1. My first example came when I was training staff at a major multinational in Tianjin about meeting skills. I asked how useful - on a scale of 1 to 10 - they thought their meetings were. To my surprise, I heard lots of 2s and 3s. "Why, so low?" I asked. "Our managers" they replied. "They talk, we listen. And, then, they make the decision .... We do not even need to be there."
2. The second example was a little different because the manager in question actually realised there was a problem. She was the sales manager for the DongBei office of a major multinational and was frustrated because her staff were reluctant to offer ideas and simply wanted to follow her lead - whether she was heading in the right direction or not. There were two reasons behind this (i) her predecessors followed the pied piper school of leadership and expected obedience rather than ideas from the staff, and (ii) the sales manager was imposing both in physique and personality and, as a consequence, scared her subordinates. The problem was that even though she recognised the problem, she did know how to solve it.

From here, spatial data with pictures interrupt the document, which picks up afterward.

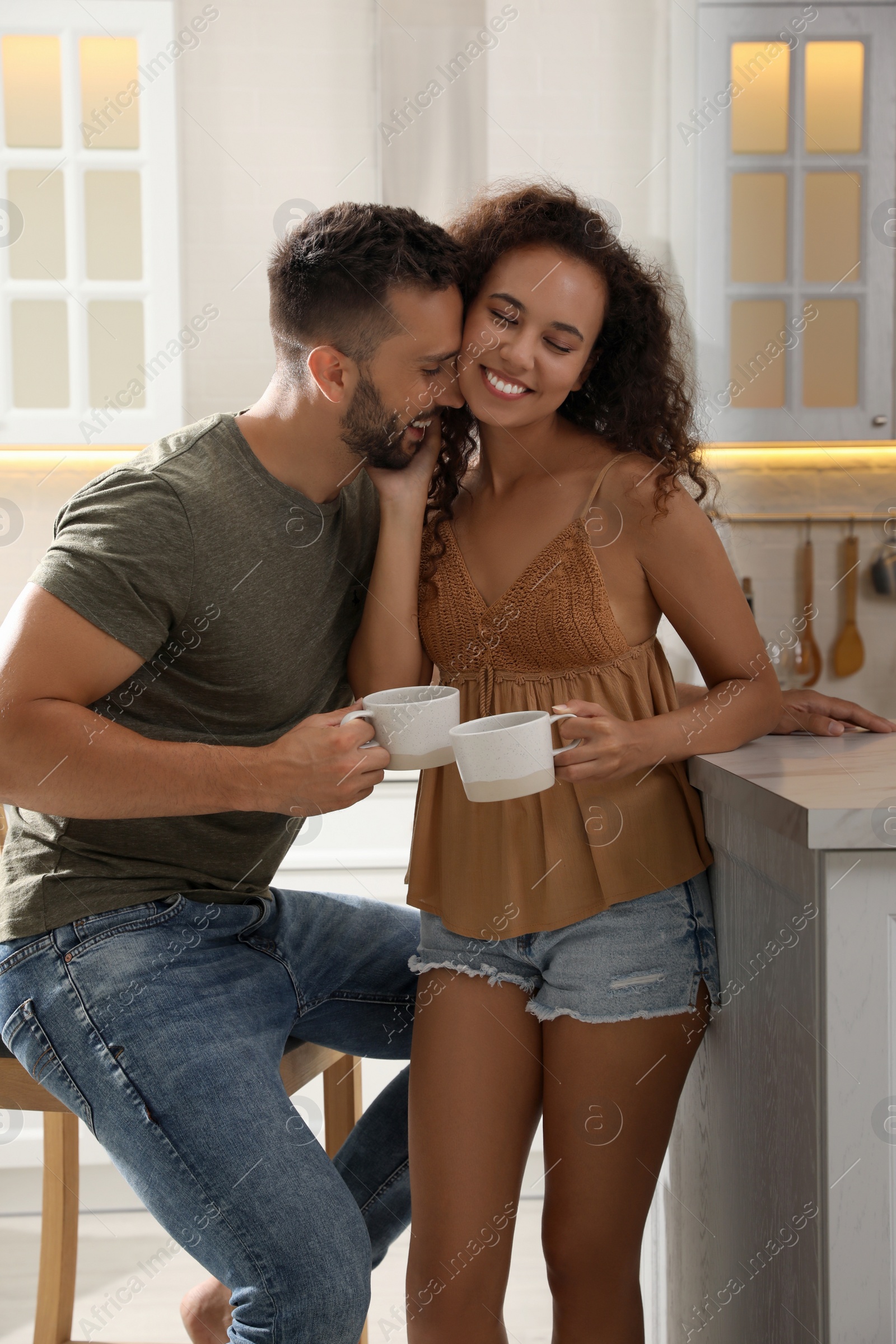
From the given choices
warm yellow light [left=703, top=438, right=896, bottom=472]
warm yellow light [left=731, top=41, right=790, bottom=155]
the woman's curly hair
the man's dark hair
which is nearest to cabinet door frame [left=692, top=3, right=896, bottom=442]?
warm yellow light [left=731, top=41, right=790, bottom=155]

It took me a little time to grasp the relevance of the manager who woke me that Saturday morning - I was still pretty sleepy after all. As I am sure you will have read in my previous entries, top-quality talent is in desperately short supply here in China. The area where this shortage is most acute is in qualified managers. There is a McKinsey report that I have quoted several times in Network HR that illustrates this clearly. It found that by 2015, China would need 75,000 MBA qualified managers to ensure its continued growth. However, in 2005, it had less than 5,000. To make up this shortfall, most organisations still look away from mainland China for their managerial talent. By simply importing managerial talent, China is handicapping itself - it needs to develop homegrown talent to plug the leadership gap. China needs to put down the megaphone and major organisations need to invest in training to help develop leadership talent.